─── Provided passage
In War-torn Ukraine, Dimmed Hopes For Escargot Exports
Ivan Yuskevych used to export truckloads of edible snails from his Ukrainian farm to western Europe, but first coronavirus and now war have dashed production and emptied his restaurant.
As thousands of snails mated in a dark and humid room nearby, the former engineer recounted how he started the business with his wife in 2016 after tasting his first escargots on holiday in Greece.
"Before Covid, our farm produced 36 tonnes each season," he said in a village outside the western city of Lviv, a rooster crowing in the background.
"We focused mainly on exports" to Italy, but also France and Spain, he said.
But with the coronavirus, "demand fell and so did prices, reducing our plan for Europe to zero".
Yuskevych said they were just gearing up for a better season this year when Russia invaded in late February, sending the country's economy into a tailspin.
Ukraine's output is expected to shrink by 45 percent this year, the World Bank says.
The war has killed thousands of people, but also ravaged infrastructure, displaced millions from their homes, and drawn many men away from their jobs to the front.
Agricultural exports decreased four-fold in March compared to February, the economy ministry has said, in a country famed for its wheat and sunflower oil.
In the relatively sheltered west of the country, authorities have called on businesses to reopen and make money to support the war effort.
But in the agrotourism section of his farm, Yuskevych said he was only planning to produce half the snails he had hoped for this year, and far less than in its heyday.
After his wife and son escaped abroad, he thought about halting production altogether.
Then he saw that staff from a sister farm in eastern Ukraine had fled their homes and wanted to work, and so he invited them to join him.
In the steamy room where his snails lay their spawn, it is now Iryna Yablinska's job to delicately extract some of the white eggs from coconut peat, salt them, and turn them into caviar.
The rest will be relocated into polystyrene boxes to become larvae, and then into the garden to grow into fully-fledged adults.
Yablinska, her husband and two children -- aged six and two -- used to live in Kramatorsk close to the eastern front line, but fled on February 24 when they heard the first rockets.
──────
[Problem set]:
#1 Reproduce the passage of the snail-farm article from "Then he saw" to "into fully-fledged adults.".
#2 Based on the snail-farm article, decide whether each statement is true: (a) Yuskevych started the business with his wife in 2016; (b) before Covid, the farm produced 45 tonnes each season; (c) Yablinska and her family fled Kramatorsk on February 24.
You won't need the saved data entries for any of this.
─── Given information
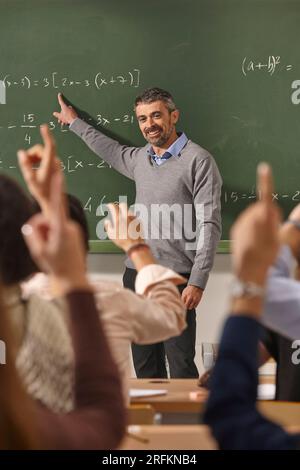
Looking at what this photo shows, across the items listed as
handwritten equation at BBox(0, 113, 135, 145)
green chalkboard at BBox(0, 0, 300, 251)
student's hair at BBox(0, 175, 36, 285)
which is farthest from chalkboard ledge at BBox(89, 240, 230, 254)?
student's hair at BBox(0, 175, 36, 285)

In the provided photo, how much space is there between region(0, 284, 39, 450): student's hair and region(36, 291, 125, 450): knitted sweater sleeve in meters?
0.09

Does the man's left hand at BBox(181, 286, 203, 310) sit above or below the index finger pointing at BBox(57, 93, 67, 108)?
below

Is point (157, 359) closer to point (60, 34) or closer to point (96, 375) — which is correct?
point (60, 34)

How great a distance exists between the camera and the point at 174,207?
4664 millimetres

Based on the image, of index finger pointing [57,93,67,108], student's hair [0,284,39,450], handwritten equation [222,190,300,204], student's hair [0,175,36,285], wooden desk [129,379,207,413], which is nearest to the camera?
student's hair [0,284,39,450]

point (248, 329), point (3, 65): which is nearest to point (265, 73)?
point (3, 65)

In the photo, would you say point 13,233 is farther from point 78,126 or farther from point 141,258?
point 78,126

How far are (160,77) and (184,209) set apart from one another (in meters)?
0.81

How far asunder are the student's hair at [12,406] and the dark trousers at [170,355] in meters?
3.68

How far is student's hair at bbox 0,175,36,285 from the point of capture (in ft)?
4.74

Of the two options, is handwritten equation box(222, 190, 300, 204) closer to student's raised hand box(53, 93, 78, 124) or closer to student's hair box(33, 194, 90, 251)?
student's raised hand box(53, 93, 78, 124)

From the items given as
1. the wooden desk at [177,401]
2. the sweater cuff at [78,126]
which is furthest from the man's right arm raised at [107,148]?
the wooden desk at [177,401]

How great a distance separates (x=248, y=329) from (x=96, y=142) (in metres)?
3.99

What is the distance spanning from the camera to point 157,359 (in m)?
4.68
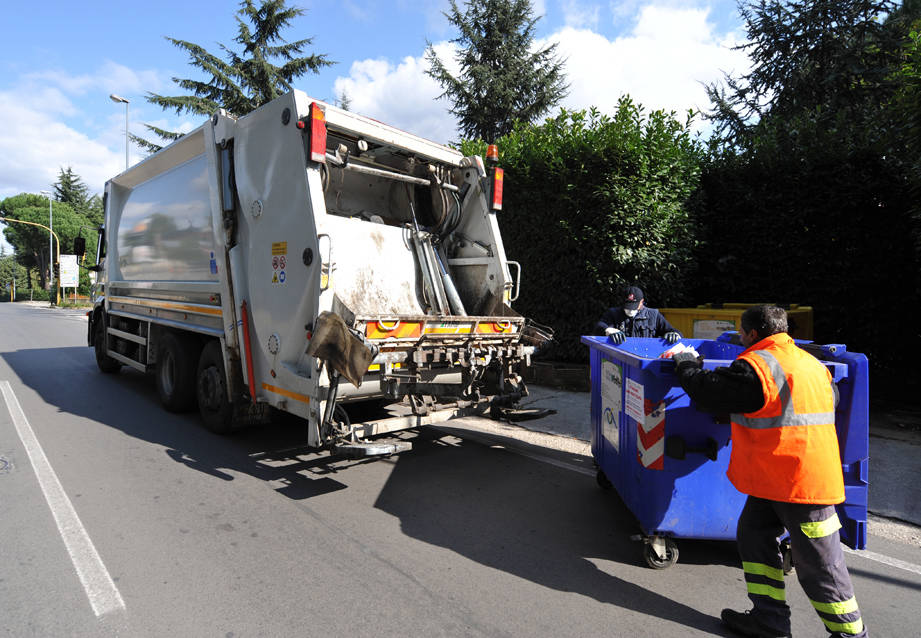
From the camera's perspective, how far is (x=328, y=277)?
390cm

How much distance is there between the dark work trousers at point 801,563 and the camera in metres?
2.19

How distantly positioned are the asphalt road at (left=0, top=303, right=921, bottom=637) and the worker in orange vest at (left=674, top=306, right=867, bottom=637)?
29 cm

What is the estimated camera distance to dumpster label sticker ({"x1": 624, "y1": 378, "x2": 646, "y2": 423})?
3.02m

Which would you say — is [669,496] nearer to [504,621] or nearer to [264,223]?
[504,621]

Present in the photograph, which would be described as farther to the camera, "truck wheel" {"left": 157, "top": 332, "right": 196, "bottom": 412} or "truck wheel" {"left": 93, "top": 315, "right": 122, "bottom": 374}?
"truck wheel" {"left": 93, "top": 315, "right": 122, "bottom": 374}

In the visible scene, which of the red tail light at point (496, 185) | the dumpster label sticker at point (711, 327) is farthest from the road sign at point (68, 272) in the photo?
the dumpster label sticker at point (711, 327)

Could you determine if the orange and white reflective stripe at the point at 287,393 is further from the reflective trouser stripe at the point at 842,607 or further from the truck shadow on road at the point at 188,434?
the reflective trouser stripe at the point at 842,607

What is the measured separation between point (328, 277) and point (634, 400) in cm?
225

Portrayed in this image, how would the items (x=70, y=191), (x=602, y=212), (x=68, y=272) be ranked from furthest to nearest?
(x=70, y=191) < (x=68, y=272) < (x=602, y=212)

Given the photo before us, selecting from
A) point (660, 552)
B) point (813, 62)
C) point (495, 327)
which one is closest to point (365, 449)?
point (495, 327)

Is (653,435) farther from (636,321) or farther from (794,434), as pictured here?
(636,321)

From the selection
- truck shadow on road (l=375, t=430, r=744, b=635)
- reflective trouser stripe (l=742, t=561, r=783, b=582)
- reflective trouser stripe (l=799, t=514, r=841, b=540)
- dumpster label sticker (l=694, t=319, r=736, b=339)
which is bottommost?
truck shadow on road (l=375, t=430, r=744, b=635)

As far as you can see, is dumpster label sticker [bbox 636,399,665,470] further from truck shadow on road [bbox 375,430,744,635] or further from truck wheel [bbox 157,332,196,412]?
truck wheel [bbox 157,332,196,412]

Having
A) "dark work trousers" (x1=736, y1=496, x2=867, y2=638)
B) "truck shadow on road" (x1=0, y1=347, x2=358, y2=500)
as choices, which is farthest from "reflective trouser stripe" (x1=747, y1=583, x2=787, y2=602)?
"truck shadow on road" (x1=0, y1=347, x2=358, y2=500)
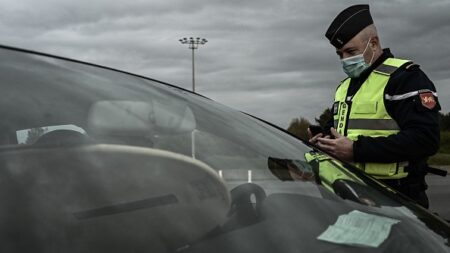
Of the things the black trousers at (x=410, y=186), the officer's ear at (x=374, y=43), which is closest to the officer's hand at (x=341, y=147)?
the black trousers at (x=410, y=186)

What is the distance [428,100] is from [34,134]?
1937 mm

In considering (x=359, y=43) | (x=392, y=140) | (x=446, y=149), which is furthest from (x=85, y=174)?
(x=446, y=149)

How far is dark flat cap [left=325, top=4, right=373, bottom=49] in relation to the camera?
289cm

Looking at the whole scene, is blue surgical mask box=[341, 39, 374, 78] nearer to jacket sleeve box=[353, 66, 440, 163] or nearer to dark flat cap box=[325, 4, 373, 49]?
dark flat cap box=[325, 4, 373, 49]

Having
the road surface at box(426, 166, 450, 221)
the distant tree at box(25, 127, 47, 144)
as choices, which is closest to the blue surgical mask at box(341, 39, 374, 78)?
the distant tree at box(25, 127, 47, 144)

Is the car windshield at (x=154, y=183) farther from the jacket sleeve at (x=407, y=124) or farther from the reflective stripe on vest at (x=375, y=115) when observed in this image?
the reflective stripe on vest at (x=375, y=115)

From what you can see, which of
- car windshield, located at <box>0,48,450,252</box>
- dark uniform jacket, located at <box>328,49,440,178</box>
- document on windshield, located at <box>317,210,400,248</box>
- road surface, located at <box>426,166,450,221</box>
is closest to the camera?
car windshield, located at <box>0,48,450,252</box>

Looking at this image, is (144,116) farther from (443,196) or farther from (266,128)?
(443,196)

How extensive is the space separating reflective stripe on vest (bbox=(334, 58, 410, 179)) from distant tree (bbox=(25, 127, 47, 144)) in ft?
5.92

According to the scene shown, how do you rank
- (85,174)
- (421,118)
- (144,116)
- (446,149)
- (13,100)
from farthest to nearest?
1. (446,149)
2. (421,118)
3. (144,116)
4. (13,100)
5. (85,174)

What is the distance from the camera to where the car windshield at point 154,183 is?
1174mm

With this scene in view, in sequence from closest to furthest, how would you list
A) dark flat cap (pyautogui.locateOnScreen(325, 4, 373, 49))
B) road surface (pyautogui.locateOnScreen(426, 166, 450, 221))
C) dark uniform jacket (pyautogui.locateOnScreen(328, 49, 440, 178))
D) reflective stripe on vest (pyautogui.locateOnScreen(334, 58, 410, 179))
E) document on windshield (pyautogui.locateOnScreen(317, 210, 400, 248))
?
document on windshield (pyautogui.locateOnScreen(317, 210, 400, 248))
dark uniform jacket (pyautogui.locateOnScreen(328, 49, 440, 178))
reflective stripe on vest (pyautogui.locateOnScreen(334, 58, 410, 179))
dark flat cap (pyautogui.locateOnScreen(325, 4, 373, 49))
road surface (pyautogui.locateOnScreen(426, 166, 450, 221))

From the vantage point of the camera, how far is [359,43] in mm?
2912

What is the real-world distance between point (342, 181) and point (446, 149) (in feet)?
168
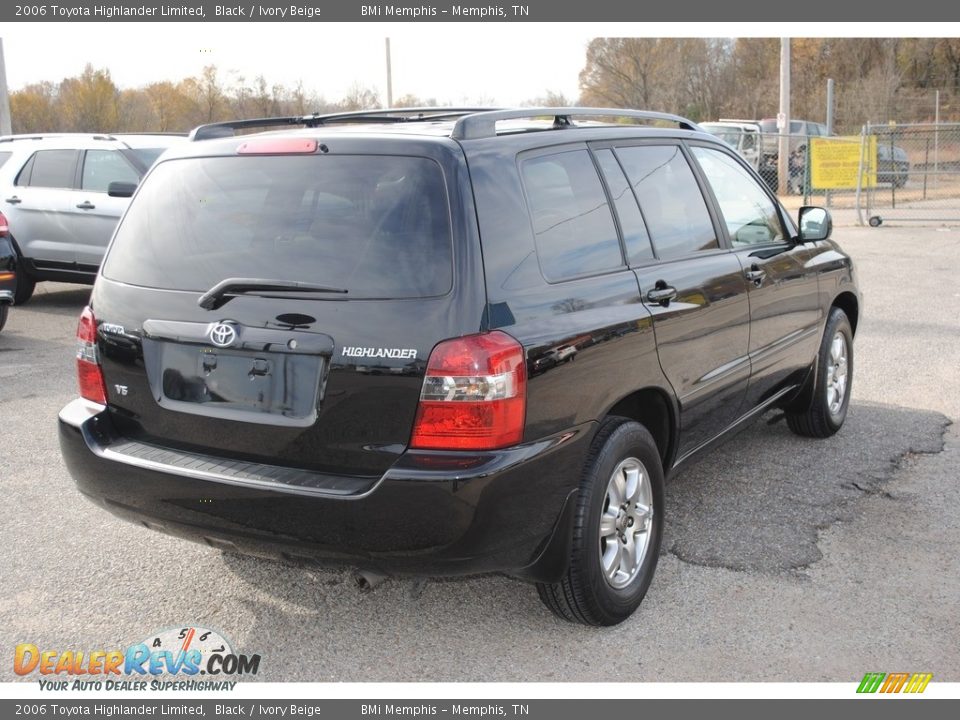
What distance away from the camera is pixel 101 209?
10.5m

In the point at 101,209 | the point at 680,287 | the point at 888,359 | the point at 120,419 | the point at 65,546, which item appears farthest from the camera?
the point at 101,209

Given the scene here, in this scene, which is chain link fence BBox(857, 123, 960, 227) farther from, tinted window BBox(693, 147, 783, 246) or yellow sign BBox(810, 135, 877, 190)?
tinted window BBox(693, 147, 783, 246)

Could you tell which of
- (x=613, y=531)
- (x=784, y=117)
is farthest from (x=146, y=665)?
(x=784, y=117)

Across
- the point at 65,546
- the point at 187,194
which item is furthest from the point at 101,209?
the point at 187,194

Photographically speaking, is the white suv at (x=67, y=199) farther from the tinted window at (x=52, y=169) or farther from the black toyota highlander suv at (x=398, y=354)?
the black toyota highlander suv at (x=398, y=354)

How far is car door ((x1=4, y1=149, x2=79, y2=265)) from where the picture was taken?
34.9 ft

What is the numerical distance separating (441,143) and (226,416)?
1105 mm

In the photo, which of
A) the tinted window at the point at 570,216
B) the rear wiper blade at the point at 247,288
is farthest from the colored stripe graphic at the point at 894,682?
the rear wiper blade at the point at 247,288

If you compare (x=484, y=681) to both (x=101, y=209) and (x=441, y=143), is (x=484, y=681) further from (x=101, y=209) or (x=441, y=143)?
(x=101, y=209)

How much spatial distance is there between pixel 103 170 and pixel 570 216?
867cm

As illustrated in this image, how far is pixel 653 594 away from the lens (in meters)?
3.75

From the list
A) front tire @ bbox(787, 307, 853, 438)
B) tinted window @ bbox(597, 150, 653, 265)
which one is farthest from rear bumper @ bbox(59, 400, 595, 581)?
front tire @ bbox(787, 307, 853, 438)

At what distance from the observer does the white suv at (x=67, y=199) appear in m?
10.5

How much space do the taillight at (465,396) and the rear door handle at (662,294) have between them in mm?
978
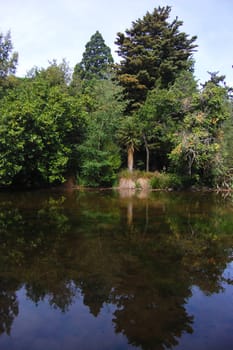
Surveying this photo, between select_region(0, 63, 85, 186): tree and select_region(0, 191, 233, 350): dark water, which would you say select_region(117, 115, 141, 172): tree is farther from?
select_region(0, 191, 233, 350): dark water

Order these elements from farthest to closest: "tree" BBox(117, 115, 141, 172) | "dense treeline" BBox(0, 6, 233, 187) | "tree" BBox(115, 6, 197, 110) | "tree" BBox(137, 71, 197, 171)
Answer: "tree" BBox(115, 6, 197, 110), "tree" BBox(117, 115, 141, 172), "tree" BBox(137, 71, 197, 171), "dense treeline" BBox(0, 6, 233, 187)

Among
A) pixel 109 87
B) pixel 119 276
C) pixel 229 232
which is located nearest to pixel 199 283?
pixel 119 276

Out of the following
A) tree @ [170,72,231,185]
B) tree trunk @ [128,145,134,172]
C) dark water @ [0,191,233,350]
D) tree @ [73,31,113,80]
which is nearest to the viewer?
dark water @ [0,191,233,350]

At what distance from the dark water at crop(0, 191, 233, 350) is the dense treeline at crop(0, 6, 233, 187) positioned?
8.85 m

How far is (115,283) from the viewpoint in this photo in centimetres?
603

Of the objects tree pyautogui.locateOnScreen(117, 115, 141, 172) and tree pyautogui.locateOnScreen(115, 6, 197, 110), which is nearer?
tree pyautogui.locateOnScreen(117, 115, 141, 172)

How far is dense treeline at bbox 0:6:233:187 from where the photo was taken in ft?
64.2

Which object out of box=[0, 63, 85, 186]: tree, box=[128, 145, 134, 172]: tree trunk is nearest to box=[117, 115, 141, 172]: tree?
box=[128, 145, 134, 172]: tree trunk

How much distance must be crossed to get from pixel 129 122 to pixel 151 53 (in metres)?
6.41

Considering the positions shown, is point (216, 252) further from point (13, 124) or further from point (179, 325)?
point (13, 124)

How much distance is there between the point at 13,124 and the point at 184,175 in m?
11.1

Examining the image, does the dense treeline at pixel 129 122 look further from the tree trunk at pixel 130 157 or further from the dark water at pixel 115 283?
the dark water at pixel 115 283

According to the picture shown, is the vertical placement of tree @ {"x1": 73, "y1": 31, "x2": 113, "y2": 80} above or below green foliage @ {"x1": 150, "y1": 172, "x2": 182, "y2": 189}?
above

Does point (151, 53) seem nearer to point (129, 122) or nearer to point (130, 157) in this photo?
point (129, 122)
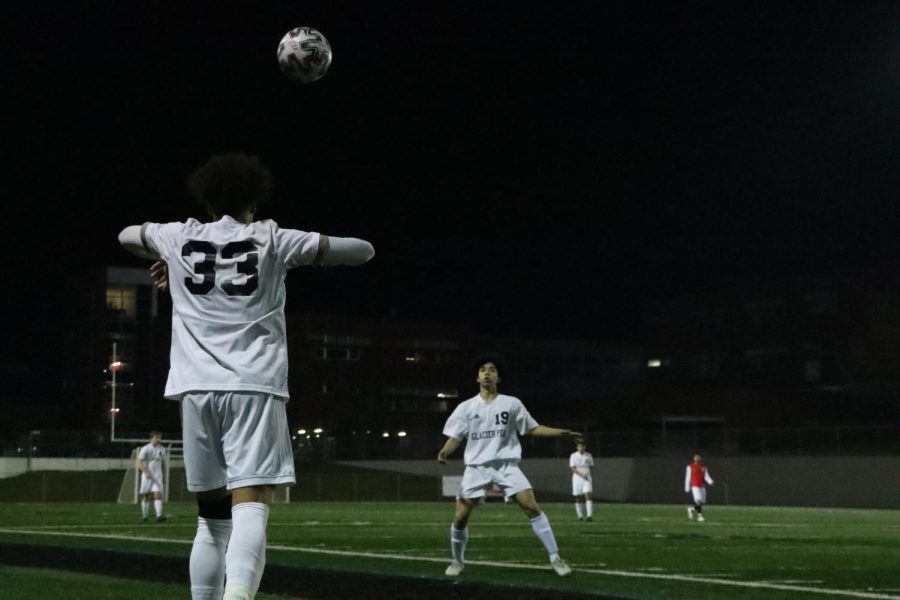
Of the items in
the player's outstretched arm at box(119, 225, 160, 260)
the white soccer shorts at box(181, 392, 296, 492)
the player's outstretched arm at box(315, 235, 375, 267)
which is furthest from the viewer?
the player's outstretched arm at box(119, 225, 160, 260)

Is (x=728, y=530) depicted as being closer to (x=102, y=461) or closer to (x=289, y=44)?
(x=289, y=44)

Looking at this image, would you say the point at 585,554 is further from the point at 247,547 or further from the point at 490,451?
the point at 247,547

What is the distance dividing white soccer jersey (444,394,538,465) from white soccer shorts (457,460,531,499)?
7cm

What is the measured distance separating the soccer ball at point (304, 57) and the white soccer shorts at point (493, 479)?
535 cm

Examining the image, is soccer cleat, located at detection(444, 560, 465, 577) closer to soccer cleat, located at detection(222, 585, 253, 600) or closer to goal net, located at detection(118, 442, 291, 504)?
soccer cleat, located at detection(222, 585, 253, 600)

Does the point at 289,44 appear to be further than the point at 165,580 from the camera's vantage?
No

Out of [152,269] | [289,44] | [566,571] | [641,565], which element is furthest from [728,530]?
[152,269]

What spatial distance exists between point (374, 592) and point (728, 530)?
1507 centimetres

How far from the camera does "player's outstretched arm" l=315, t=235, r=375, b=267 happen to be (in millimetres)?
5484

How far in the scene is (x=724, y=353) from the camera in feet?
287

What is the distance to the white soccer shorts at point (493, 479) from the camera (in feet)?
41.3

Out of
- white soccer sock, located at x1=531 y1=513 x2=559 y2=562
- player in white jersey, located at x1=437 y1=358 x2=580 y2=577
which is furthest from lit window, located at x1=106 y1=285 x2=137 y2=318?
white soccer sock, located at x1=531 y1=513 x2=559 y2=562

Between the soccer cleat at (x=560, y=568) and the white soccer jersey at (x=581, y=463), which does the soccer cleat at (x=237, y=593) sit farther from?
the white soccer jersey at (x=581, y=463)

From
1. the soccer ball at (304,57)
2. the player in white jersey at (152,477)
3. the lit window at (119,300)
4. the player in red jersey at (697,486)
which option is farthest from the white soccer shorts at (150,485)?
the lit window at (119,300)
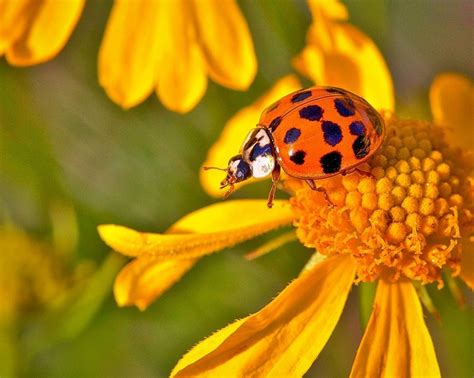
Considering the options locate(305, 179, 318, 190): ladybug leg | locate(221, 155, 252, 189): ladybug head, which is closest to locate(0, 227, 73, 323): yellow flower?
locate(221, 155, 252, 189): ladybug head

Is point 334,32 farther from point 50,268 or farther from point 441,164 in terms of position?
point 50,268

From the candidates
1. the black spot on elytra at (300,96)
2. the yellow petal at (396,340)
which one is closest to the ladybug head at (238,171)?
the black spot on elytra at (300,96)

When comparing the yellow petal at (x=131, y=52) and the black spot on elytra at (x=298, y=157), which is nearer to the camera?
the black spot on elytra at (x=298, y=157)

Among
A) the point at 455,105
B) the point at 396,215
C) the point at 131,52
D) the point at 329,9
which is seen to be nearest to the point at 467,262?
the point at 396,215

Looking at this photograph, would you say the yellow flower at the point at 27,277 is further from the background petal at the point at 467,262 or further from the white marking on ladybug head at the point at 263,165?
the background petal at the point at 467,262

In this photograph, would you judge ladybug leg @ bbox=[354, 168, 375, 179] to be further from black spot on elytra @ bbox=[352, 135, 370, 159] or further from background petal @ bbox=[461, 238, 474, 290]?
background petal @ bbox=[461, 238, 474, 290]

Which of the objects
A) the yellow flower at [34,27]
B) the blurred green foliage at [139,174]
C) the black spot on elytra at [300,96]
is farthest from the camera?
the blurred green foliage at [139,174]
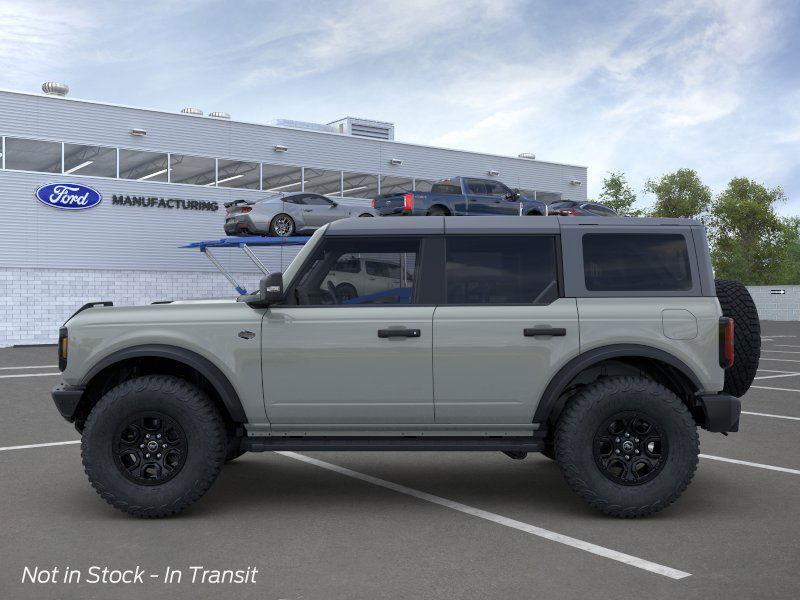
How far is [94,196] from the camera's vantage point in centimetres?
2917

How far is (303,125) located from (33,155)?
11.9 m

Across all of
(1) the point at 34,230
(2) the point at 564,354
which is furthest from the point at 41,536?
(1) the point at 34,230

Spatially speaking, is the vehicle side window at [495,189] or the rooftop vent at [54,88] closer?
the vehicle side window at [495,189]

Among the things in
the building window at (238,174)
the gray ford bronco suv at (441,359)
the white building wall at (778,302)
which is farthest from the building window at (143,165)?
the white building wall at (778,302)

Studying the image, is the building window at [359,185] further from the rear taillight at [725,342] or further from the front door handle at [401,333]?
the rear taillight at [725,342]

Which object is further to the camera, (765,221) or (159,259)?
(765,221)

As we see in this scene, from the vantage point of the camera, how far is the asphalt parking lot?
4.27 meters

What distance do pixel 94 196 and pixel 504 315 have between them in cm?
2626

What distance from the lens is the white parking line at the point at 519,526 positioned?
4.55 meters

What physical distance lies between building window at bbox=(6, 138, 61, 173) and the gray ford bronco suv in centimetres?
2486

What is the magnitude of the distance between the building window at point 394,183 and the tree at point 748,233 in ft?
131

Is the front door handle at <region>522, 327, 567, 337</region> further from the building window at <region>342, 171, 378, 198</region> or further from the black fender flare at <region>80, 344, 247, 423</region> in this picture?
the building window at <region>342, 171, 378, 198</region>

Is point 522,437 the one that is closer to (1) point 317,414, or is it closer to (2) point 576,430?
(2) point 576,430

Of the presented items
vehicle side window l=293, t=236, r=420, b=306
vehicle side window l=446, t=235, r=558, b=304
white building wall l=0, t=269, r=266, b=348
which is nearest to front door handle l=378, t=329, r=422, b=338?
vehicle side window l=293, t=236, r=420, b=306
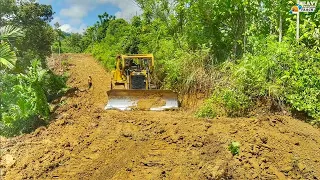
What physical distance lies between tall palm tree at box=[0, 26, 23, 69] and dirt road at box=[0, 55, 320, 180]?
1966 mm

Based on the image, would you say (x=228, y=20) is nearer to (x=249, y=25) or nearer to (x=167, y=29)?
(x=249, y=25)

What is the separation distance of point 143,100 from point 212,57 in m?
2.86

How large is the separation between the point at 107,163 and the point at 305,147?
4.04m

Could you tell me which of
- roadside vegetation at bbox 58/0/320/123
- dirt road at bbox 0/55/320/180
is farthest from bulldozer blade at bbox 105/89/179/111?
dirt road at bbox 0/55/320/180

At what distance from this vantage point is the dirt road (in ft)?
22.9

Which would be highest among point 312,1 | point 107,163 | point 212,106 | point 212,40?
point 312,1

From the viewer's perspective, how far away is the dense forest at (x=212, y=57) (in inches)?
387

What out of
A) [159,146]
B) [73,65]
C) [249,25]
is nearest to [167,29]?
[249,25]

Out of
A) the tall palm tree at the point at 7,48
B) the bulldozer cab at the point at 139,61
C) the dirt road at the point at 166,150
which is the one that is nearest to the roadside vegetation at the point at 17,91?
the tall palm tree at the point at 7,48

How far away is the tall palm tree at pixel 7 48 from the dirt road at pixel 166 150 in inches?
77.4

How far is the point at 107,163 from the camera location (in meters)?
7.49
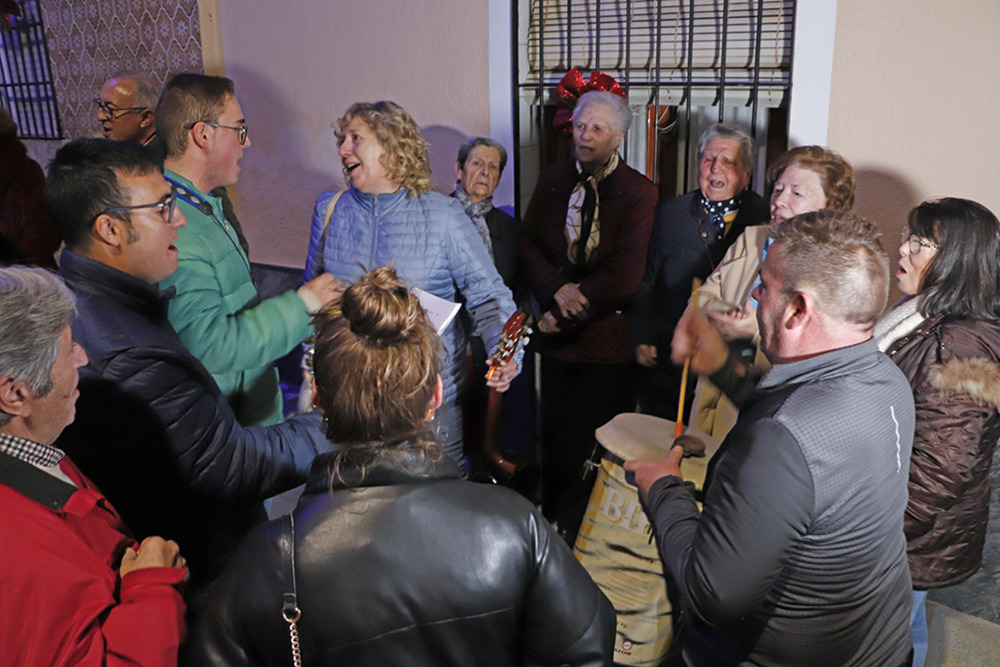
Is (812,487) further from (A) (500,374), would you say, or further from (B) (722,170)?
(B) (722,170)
──────
[Answers for this exercise]:
#1
Then he saw that staff from a sister farm in eastern Ukraine had fled their homes and wanted to work, and so he invited them to join him.
In the steamy room where his snails lay their spawn, it is now Iryna Yablinska's job to delicately extract some of the white eggs from coconut peat, salt them, and turn them into caviar.
The rest will be relocated into polystyrene boxes to become larvae, and then into the garden to grow into fully-fledged adults.

#2
(a) Yes: "he started the business with his wife in 2016"
(b) No: "Before Covid, our farm produced 36 tonnes each season"
(c) Yes: "fled on February 24 when they heard the first rockets"